Nice to see OSS getting into the act. Developers, developers, developers, developers...(insert monkey dance here).
That's our life, the big wheel of shit. - The Fat Man, Blue Tango Salvage
This is why I don't use languages that have a single vendor controlling the standard and tools. At least with C and C++ there are many many vendors and the standards are backwardly compatible (not counting the first C++ standard breaking all the de facto standard C++ source)
Languages like D, Haskell, Python, Perl, Lua, etc are all pretty interesting. but making them a core component of your business seems like a bad idea. The people who put them together are not getting paid by you and don't really care about your company's schedules. Generally you just have to force users of your scripts to install the right version of python/whatever until you can move all your software forward.
Hopefully you can move your source forward before RHEL and Ubuntu switch to the new tools exclusively (there will be a transition period, thankfully). But then you're still stuck having to support customers who run an older RHEL and won't upgrade.
With C I don't have to do any of this.
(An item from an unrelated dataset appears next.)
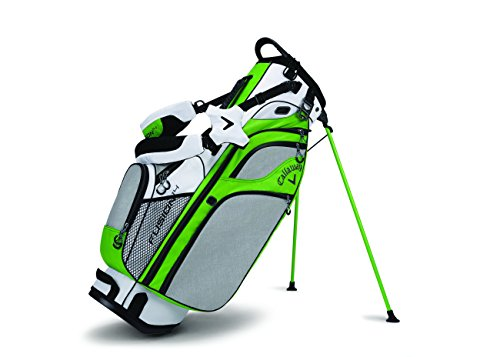 Callaway Golf 2017 Fusion Stand product image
I have other problems to worry about, but they are at least in my control.
“Common sense is not so common.” — Voltaire
I have used a lot of languages in my time time and when I was finally dragged, kicking, screaming, biting, and gnashing my teeth into perl, I thought perl was one of the worst languages ever provided to people who went to college and got some form of "MIS" degree. Then I took a job that had a bunch of stuff written in Python and I praised perl.
Let's face it, Python is another step in the complete destruction of useful languages. Rather than force people to actually understand how things work, we now create "languages" that do everything for us. Perl and Python are not really languages. They are gigantic synonyms that insulate the user from anything remotely like what the underlying operating system or hardware is doing and it is debilitating innovation.
There is nothing that I have ever written in Perl that I could not have accomplished in C using less memory and fewer CPU cycles. The same goes for Python.
If you are interested in remaining ignorant and writing crap code in a crap grammar, great. Otherwise, who cares? Isn't Python 3.0 yet another conduit through which we can obfuscate"programming" and allow a community college 'MIS' major to claim he has the education as an MIT Computer Science graduate?